To evaluate the diagnostic performance of dual-energy computed tomography (DECT) with regard to its post-processing techniques, namely linear blending (LB), iodine maps (IM), and virtual monoenergetic (VM) reconstructions, in diagnosing acute pulmonary embolism (PE).

Methods

This meta-analysis was conducted according to PRISMA. A systematic search on MEDLINE and EMBASE was performed in December 2019, looking for articles reporting the diagnostic performance of DECT on a per-patient level. Diagnostic performance meta-analyses were conducted grouping study parts according to DECT post-processing methods. Correlations between radiation or contrast dose and publication year were appraised.

Results

Seventeen studies entered the analysis.
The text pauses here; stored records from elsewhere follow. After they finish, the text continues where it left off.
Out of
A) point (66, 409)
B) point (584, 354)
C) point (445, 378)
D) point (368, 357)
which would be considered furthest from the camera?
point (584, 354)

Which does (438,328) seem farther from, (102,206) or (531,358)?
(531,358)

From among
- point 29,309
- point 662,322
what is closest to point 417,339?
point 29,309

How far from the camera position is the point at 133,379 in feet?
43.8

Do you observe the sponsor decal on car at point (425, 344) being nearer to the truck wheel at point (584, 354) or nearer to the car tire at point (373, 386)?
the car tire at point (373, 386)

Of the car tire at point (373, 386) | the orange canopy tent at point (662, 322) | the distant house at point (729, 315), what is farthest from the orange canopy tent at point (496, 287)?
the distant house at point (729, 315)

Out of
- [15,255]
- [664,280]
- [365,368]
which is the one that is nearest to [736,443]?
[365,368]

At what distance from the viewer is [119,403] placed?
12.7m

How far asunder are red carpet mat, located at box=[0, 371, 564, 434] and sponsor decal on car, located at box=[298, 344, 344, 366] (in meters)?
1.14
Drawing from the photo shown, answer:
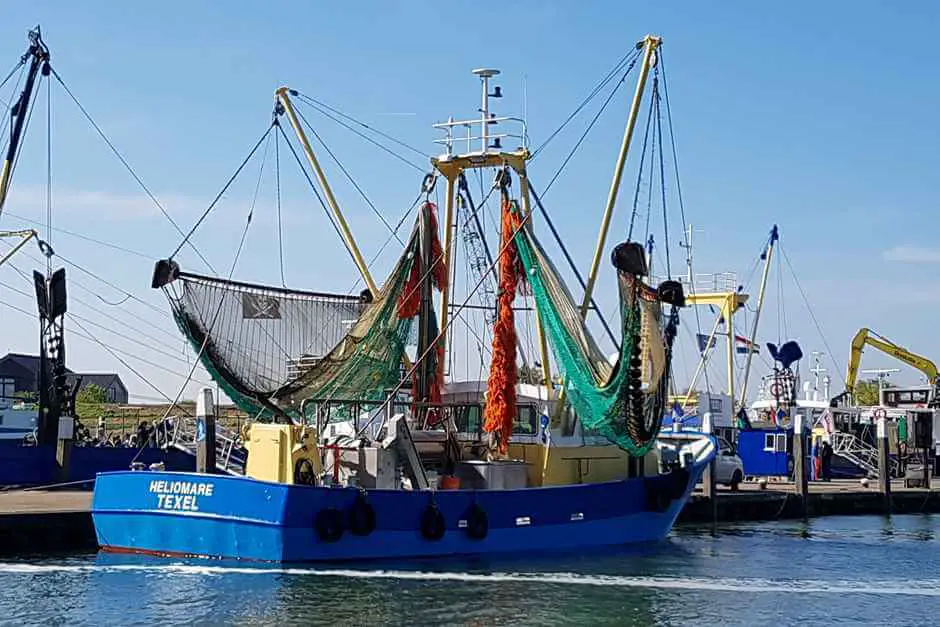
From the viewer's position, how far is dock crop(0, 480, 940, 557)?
75.5 ft

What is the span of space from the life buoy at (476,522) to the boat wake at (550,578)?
150 centimetres

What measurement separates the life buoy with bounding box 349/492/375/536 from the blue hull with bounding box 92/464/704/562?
49 millimetres

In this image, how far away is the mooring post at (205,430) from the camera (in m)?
24.6

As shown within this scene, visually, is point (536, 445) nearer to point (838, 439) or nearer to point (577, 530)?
point (577, 530)

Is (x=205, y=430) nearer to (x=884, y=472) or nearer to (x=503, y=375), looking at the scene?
(x=503, y=375)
Only lobar and segmental acute PE were considered, subsegmental acute PE being excluded from analysis due to data heterogeneity or lack of data. LB alone was assessed in 6 study parts accounting for 348 patients, showing a pooled sensitivity of 0.87 and pooled specificity of 0.93. LB and IM together were assessed in 14 study parts accounting for 1007 patients, with a pooled sensitivity of 0.89 and pooled specificity of 0.90. LB, IM, and VM together were assessed in 2 studies (for a total 144 patients) and showed a pooled sensitivity of 0.90 and pooled specificity of 0.90. The area under the curve for LB alone, and LB together with IM was 0.93 (not available for studies using LB, IM and VM because of paucity of data). Radiation and contrast dose did not decrease with increasing year of publication.

Conclusions

Considering the published performance of single-energy CT in diagnosing acute PE, either dual-energy or single-energy computed tomography can be comparably used for the detection of acute PE.

Key Points

• Dual-energy CT displayed pooled sensitivity and specificity of 0.87 and 0.93 for linear blending alone, 0.89 and 0.90 for linear blending and iodine maps, and 0.90 and 0.90 for linear blending iodine maps, and virtual monoenergetic reconstructions.

• The performance of dual-energy CT for patient management is not superior to that reported in literature for single-energy CT (0.83 sensitivity and 0.96 specificity).

• Dual-energy CT did not yield substantial advantages in the identification of patients with acute pulmonary embolism compared to single-energy techniques.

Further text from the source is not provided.